Horse's neigh is their main means of communication. It is a high-pitched noise with an almost human quality, and it can carry up to five miles. It has been compared to the cry of a peacock.
Sometimes a horse's happy neigh is a greeting to another horse. The neigh noise your horse makes is also known as a whinny or a bray, and a horse can neigh when cheerful or frustrated.
Horses use their voice to communicate with each other, and the sound of a horse neighing is one of the most common sounds heard in an equine world.
What sounds do horses make when scared?
Horses can make a number of different sounds that indicate he is frightened. They include whinnying, bellowing, grunting, snorting, and hissing. Scared horse might also be pounding on the ground with his hooves.
Horses need to be trained and conditioned to live in the world around them. This includes the ability to handle situations such as thunderstorms, fireworks, and loud noises. It is important to be aware of your horse's behavior around these things.

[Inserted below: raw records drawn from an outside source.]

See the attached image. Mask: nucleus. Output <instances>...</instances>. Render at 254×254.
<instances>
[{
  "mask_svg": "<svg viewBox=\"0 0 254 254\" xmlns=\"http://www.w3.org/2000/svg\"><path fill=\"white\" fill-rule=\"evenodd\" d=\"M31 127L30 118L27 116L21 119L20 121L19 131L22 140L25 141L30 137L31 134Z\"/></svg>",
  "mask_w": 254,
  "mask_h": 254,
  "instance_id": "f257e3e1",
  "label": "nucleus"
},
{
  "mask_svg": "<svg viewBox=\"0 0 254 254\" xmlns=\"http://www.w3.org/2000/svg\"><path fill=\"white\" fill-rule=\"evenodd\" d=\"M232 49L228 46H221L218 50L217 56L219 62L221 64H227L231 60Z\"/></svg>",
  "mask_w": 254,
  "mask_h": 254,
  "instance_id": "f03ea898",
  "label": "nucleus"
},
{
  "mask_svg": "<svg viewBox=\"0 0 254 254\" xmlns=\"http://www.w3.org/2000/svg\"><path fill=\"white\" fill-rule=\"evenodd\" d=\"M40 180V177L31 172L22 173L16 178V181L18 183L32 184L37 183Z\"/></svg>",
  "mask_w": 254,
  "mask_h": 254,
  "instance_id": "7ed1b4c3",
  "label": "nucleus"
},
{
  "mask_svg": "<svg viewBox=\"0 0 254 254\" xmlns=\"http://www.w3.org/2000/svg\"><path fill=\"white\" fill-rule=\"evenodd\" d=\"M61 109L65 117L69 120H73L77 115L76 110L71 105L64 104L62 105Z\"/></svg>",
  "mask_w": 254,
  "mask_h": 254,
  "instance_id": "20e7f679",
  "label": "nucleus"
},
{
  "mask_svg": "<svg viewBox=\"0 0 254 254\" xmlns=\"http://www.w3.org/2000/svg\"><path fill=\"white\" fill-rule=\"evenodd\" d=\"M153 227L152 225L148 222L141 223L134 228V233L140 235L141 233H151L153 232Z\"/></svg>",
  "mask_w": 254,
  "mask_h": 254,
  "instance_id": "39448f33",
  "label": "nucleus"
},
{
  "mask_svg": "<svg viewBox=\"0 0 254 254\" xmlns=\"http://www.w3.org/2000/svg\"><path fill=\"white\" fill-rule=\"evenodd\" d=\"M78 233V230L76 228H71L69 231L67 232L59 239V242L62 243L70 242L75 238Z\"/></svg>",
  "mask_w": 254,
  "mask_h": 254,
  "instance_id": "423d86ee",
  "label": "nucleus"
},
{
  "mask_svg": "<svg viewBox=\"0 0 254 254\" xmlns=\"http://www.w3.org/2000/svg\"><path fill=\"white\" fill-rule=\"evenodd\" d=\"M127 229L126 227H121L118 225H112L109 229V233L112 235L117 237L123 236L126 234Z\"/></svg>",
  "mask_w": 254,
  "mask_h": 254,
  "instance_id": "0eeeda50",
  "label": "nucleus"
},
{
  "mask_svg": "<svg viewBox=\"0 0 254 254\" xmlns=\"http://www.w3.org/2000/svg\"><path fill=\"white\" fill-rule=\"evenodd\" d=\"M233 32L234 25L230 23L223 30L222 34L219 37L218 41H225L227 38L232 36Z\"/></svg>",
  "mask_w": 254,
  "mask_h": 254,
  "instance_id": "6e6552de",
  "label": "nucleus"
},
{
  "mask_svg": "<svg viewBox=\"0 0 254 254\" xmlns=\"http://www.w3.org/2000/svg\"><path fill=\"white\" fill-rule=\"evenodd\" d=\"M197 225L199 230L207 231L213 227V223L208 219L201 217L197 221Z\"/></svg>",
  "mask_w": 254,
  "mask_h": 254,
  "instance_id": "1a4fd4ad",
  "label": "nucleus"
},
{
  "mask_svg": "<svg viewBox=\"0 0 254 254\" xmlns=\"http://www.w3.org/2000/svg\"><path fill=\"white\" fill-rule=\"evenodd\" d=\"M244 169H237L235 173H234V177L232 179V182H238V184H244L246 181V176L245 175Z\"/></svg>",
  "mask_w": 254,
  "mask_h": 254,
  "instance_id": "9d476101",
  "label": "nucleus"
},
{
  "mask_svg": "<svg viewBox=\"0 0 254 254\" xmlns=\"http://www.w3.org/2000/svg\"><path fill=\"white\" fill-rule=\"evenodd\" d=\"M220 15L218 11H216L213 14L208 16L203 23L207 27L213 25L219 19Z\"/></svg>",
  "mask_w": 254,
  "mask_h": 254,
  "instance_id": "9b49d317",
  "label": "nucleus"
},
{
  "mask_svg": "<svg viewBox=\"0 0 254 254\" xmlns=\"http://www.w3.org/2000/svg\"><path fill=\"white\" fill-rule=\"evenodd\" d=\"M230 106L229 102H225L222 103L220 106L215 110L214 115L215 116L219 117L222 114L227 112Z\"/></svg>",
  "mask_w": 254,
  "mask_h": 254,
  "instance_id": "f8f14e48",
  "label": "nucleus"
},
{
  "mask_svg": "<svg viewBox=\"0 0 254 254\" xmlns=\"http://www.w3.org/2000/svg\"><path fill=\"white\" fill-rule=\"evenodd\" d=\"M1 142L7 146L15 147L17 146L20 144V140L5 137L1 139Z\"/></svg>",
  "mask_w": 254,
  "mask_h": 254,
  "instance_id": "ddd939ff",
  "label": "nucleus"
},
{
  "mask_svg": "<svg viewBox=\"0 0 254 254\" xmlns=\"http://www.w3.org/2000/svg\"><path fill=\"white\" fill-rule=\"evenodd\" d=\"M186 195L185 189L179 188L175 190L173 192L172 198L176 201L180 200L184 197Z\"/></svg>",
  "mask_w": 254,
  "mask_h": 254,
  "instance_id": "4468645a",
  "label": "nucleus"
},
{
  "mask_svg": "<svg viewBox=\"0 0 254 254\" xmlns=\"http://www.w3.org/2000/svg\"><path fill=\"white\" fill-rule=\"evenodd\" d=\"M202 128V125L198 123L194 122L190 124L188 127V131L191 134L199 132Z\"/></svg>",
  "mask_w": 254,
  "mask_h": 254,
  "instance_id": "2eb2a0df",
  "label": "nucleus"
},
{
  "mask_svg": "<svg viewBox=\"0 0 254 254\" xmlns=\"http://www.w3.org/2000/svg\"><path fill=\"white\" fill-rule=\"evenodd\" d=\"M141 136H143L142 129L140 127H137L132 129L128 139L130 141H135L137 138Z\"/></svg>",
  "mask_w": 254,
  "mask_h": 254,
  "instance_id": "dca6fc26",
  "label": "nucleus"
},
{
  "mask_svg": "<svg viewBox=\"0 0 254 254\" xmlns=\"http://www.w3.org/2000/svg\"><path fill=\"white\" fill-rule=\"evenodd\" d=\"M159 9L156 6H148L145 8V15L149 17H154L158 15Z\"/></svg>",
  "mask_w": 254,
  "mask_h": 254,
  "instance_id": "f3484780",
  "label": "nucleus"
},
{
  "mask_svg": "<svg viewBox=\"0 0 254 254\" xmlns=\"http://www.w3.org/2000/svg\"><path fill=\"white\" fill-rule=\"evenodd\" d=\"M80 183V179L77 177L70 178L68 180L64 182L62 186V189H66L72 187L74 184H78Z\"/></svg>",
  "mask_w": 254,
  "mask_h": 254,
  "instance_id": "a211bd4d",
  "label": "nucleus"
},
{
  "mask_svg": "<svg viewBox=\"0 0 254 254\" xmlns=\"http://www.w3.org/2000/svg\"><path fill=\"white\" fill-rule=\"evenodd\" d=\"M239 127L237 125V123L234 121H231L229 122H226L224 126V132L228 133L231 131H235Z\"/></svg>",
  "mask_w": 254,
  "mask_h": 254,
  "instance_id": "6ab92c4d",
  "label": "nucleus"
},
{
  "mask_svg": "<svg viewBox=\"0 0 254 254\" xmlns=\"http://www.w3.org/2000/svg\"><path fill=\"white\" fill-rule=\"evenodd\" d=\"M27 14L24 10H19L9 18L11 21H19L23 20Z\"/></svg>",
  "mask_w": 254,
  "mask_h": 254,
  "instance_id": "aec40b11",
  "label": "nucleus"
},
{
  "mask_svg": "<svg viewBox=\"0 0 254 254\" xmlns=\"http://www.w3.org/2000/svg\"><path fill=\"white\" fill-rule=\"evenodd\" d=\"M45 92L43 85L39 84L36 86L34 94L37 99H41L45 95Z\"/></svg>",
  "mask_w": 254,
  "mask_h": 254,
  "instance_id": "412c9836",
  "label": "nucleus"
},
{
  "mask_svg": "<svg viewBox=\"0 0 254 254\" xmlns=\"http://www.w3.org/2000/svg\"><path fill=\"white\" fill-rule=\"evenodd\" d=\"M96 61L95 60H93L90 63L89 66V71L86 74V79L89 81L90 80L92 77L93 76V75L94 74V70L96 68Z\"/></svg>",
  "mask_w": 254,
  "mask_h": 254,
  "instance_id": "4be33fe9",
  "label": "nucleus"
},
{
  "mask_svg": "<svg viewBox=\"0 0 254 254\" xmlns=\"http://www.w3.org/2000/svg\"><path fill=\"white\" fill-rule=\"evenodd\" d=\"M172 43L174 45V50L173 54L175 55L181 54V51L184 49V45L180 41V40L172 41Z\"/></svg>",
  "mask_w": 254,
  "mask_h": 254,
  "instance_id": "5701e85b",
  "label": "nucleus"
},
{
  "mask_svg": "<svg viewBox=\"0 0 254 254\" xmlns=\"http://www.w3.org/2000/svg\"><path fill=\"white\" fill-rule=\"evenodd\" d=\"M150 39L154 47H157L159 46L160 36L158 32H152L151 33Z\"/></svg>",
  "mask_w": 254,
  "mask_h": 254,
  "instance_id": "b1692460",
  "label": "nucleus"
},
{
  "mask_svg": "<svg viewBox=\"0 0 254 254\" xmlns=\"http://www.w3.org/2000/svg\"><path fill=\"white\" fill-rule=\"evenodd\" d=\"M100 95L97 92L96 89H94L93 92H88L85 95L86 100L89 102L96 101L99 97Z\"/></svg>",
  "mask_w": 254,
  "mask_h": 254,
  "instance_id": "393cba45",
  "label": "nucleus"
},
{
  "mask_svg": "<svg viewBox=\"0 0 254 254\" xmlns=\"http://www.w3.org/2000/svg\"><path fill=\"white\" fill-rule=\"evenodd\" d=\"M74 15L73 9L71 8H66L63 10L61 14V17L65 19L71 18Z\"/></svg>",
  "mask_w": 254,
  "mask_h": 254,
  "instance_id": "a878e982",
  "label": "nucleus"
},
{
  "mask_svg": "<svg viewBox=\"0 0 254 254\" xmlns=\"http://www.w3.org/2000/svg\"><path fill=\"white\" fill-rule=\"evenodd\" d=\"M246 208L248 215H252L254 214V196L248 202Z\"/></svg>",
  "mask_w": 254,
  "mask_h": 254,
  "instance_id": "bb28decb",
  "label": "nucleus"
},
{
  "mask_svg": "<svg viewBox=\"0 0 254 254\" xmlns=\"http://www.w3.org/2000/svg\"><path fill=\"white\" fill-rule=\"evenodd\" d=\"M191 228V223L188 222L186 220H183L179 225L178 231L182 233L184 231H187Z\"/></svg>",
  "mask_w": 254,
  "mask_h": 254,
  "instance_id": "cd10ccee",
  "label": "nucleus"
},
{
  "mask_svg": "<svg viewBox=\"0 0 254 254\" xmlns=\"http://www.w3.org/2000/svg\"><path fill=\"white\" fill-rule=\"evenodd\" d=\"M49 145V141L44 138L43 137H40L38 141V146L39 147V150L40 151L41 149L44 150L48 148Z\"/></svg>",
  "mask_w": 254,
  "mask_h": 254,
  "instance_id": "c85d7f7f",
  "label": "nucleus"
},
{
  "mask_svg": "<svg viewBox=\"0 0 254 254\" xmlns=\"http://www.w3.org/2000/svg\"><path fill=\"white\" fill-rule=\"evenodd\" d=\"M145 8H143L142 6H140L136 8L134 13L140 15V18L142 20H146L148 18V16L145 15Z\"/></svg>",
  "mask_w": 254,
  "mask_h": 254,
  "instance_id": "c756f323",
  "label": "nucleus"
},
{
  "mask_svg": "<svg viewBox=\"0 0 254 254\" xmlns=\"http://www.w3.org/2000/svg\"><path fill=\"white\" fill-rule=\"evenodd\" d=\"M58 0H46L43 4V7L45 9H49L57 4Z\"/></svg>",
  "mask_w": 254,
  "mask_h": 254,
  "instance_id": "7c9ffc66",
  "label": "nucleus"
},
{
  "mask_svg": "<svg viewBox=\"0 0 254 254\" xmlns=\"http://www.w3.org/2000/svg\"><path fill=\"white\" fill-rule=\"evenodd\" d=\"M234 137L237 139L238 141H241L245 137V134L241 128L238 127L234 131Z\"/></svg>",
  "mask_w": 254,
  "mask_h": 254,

In the wild, horses have natural predators. Horses are not naturally aggressive animals, but they do have a tendency to kick when they feel threatened. Horses may also bite or kick if their trust has been violated.
What is a roaring horse?
One of the main reasons why horses roar is because they are not able to breathe properly during exercise and it's often caused by a condition called laryngeal hemiplegia. This condition can be caused by a variety of factors. These factors include:
A horse might have a genetic defect or trauma that damages or breaks down the nerve that controls the vocal cords in the horse’s larynx. This nerve, which is usually called the laryngeal nerve, is responsible for controlling the movement of air through the horse’s windpipe (trachea). The nerve that causes this is called the recurrent laryngeal nerve.
The nerve might be damaged by an infection or inflammation, such as laryngitis. A horse might also have a problem with his breathing due to a respiratory tract infection or lung disease, such as pneumonia.
Why do horses grunt when riding?
Grunt is another form of vocalization. It's a way for horses to communicate, just like humans use words and gestures. Horses grunt as a way to indicate their physical state (pain, distress, anger) or to let other horses know that there's danger and they should be alert of their surroundings. It can also be used for training and communication, or even to attract a mate.
Nevertheless, there are many different reasons why horses grunt. Horses make grunt noises when they are in pain or are frightened. If the horse feels pain while being ridden, he will grunt to alert the rider. Horses can also grunt if they have injured themselves or been hurt by another animal. Horses may grunt to warn their owners about dangerous situations such as lightning storms, fireworks, or loud noises. A horse can also grunt if he feels a bit uncomfortable during exercise. This could be due to too much work, too hot weather, or too tight reins. Pay attention to this sound and act accordingly to prevent possible further issues.